What to produce
Reproduce the rows below, swapping each "puppy's ear" for "dog's ear" and leaving every other character untouched.

-- START OF Given records --

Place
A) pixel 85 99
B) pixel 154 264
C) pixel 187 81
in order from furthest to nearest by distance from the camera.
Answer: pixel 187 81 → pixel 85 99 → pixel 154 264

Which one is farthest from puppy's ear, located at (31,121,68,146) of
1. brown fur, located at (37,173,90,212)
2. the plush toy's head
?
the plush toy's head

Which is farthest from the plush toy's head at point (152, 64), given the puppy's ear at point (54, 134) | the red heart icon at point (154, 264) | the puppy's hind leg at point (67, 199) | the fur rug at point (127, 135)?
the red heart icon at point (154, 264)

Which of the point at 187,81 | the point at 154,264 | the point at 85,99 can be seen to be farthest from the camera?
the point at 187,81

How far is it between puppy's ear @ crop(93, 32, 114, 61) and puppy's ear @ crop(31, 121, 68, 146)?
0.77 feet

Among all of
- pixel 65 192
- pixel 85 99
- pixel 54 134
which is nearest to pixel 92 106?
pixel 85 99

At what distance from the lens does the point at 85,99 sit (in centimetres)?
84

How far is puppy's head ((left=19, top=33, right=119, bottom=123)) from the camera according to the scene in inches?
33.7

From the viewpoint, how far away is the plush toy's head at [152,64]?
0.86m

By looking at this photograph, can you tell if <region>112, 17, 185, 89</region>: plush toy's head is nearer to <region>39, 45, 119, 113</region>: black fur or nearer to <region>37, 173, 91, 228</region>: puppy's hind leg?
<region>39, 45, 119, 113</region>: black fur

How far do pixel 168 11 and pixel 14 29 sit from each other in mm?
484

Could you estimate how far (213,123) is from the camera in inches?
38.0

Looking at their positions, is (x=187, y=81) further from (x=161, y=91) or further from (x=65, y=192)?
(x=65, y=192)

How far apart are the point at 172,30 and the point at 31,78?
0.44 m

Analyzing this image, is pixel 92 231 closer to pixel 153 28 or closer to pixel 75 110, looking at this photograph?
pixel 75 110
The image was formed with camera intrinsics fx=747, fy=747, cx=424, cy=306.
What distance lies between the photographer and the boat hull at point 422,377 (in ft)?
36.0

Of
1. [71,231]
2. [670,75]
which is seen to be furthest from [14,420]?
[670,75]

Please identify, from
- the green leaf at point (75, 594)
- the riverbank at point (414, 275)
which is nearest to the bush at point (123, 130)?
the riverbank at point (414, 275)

-- END OF Given records --

Worked solution
Place
A) pixel 85 99
B) pixel 154 264
C) pixel 187 81
in order from furthest to nearest by distance from the camera.
Answer: pixel 187 81 → pixel 85 99 → pixel 154 264

Which one is farthest from dog's ear, located at (31,121,68,146) of
1. brown fur, located at (37,173,90,212)
2. the plush toy's head
?
the plush toy's head

Which is farthest from the plush toy's head at point (152, 64), given the dog's ear at point (54, 134) | the red heart icon at point (154, 264) | the puppy's hind leg at point (67, 199) | the fur rug at point (127, 135)?
the red heart icon at point (154, 264)

Which of the point at 187,81 | the point at 154,264 | the point at 85,99 can be seen to be farthest from the camera?
the point at 187,81

How far is it between dog's ear @ crop(93, 32, 114, 61) and dog's ear @ crop(31, 121, 68, 146)?
0.77 feet

Among all of
- pixel 65 192
- pixel 85 99
- pixel 54 134
which is nearest to pixel 92 106?
pixel 85 99

At what distance from the lens does the point at 85,99 sit (in centimetres)?
84

How far is puppy's head ((left=19, top=33, right=119, bottom=123)) from the camera according to the scene in inches?
33.7

From the viewpoint, how far away is the plush toy's head at [152,64]?
0.86m

By looking at this photograph, can you tell if <region>112, 17, 185, 89</region>: plush toy's head is nearer to <region>39, 45, 119, 113</region>: black fur or nearer to <region>37, 173, 91, 228</region>: puppy's hind leg?
<region>39, 45, 119, 113</region>: black fur

How far do pixel 168 11 and pixel 14 29 sit from each other in mm?
484

Could you estimate how far (213,123) is from the camera in inches?
38.0

Looking at their positions, is (x=187, y=81) further from (x=161, y=91) or further from (x=65, y=192)?
(x=65, y=192)

How far apart are the point at 172,30 and the point at 31,78?
0.44 m

Analyzing this image, is pixel 92 231 closer to pixel 153 28 or closer to pixel 75 110, looking at this photograph?
pixel 75 110
The image was formed with camera intrinsics fx=747, fy=747, cx=424, cy=306.
What distance lies between the photographer and the boat hull at point 422,377 (in ft)?
36.0

Of
1. [71,231]
2. [670,75]
which is seen to be furthest from [14,420]?
[670,75]

Please identify, from
- the green leaf at point (75, 594)
- the riverbank at point (414, 275)
which is nearest to the bush at point (123, 130)?
the riverbank at point (414, 275)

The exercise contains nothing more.